SYMP 9-2 - Levels of ecological hierarchy clarify the determinism / stochasticity debate on tropical forest succession

Wednesday, August 14, 2019: 2:00 PM
Ballroom D, Kentucky International Convention Center
Sergio Estrada-Villegas1,2, Mario Bailón1, Jefferson Hall1, Stefan A. Schnitzer1,2, Benjamin L. Turner1, T. Trevor Caughlin3 and Michiel van Breugel4,5, (1)Smithsonian Tropical Research Institute, Balboa, Panama, (2)Department of Biological Sciences, Marquette University, Milwaukee, WI, (3)Department of Biological Sciences, Boise State University, Boise, ID, (4)Center for Tropical Forest Sciences, Smithsonian Tropical Research Institute, Balboa, Panama, (5)Yale-NUS College, Singapore, Singapore
Background/Question/Methods: A central debate in the study of ecological succession is the relative importance of determinism versus stochasticity as forest regenerate after severe anthropogenic disturbances. This debate, however, can be simplified by examining determinism and stochasticity across the levels of ecological hierarchy. Specifically, the relative importance of determinism and stochasticity may change predictably along a gradient of ecological hierarchy, with processes at higher hierarchical levels appearing to be more determinate and processes at lower hierarchical levels appearing to be more stochastic. At the ecosystem level, the mechanisms that control the increase in forest biomass as forests change over time may be determinate. By contrast, the change over time in species composition, a community property, may appear to be more stochastic. We surveyed 22 plots in a series of different-aged tropical dry forests in Panama for seven years to study how biomass and community composition of trees and lianas changed early in succession.

Results/Conclusions: We found that forest biomass increased predictably with forest age, indicating that deterministic factors control biomass accumulation in this tropical forest.

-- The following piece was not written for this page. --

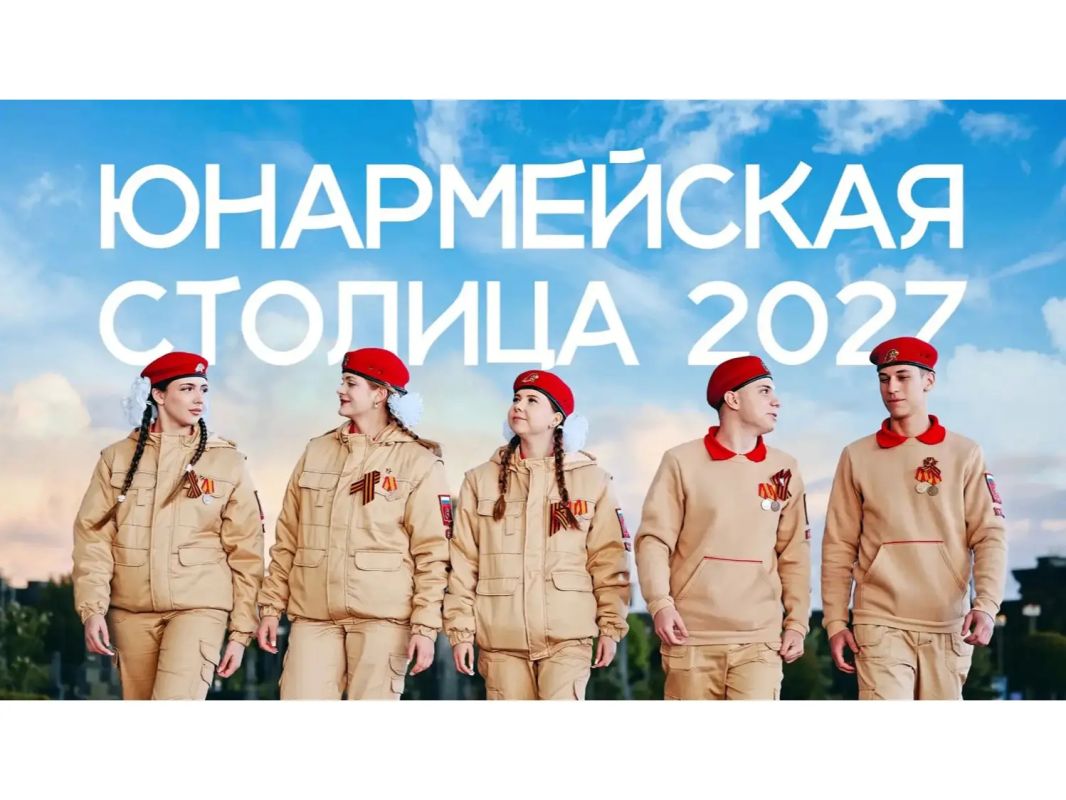Омская область претендует на звание «Юнармейской столицы России — 2027»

At a lower hierarchical level of ecological organization, we found a much stronger role for stochasticity. However, the relative contributions of determinism versus stochasticity were not the same for trees and lianas: tree biomass showed a predictable increasing trajectory whereas liana biomass did not. Both tree and liana species composition showed no directionality, possibly due to the young age of the plots. To determine whether local variables increased predictability, we tested whether edaphic factors and initial conditions (soil nutrients, topography, forest cover at the time of abandonment, and basal area in the first census) affected the successional trajectories of trees and lianas. We found that edaphic factors made liana composition more predictable because a portion of the community seems associated with slopes and ridges. Initial conditions made the increase of tree biomass even more predictable because plots with lower initial basal area seem to experience less competition, allowing trees for accumulate biomass faster. Recognizing different levels of ecological organization may resolve why some features of early successional forests seem deterministic and others stochastic.